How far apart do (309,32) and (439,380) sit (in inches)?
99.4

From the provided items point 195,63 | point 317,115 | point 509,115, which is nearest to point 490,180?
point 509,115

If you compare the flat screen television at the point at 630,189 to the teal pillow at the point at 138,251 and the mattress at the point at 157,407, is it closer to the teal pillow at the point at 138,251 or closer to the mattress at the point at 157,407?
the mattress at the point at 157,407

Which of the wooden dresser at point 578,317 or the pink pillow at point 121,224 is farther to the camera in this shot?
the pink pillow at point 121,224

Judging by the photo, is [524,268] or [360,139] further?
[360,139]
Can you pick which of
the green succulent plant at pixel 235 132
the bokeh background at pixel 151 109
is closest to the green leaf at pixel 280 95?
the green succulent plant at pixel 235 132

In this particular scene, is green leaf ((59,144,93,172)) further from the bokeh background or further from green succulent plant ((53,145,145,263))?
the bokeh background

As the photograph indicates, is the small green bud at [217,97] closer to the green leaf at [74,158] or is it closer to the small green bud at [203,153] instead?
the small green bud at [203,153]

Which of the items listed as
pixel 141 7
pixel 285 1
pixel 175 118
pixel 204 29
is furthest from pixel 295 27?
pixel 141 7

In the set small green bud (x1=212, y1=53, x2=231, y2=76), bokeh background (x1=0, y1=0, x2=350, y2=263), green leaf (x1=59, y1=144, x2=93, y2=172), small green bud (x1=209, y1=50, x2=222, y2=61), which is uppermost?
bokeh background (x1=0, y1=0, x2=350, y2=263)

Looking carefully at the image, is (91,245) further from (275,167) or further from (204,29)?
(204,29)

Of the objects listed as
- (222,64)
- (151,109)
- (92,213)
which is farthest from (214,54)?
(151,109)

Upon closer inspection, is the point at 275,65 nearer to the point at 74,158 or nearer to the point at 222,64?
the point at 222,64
= = = =
Please reproduce every item above word for word, keeping each line as it stands.

* Worked solution *
How far apart do (309,32) and (439,380) sit (in inches)?
99.4

From the provided items point 195,63 | point 317,115 | point 509,115, which is nearest to point 490,180?
point 509,115

If you compare the flat screen television at the point at 630,189 to the teal pillow at the point at 138,251 and the mattress at the point at 157,407, is it closer to the teal pillow at the point at 138,251 or closer to the mattress at the point at 157,407?
the mattress at the point at 157,407

Which of the wooden dresser at point 578,317 or the pink pillow at point 121,224 is farther to the camera in this shot?
the pink pillow at point 121,224

Judging by the photo, is [524,268] or [360,139] further?
[360,139]
Can you pick which of
the green succulent plant at pixel 235 132
the bokeh background at pixel 151 109
is closest to the green leaf at pixel 280 95?
the green succulent plant at pixel 235 132

In this particular scene, is green leaf ((59,144,93,172)) further from the bokeh background or further from green succulent plant ((53,145,145,263))?
the bokeh background

As the photograph indicates, is the small green bud at [217,97] closer to the green leaf at [74,158] or is it closer to the small green bud at [203,153] instead?
the small green bud at [203,153]

Which of the items listed as
pixel 141 7
pixel 285 1
pixel 175 118
pixel 204 29
is furthest from pixel 295 27?
pixel 141 7

In the set small green bud (x1=212, y1=53, x2=231, y2=76), bokeh background (x1=0, y1=0, x2=350, y2=263), green leaf (x1=59, y1=144, x2=93, y2=172), small green bud (x1=209, y1=50, x2=222, y2=61), which is uppermost?
bokeh background (x1=0, y1=0, x2=350, y2=263)

Looking carefully at the image, is (91,245) further from (275,167) or further from (204,29)?
(204,29)

Of the objects listed as
- (222,64)
- (151,109)
- (92,213)
which is farthest from (214,54)?
(151,109)

Upon closer inspection, is the point at 275,65 nearer to the point at 74,158 or nearer to the point at 222,64?
the point at 222,64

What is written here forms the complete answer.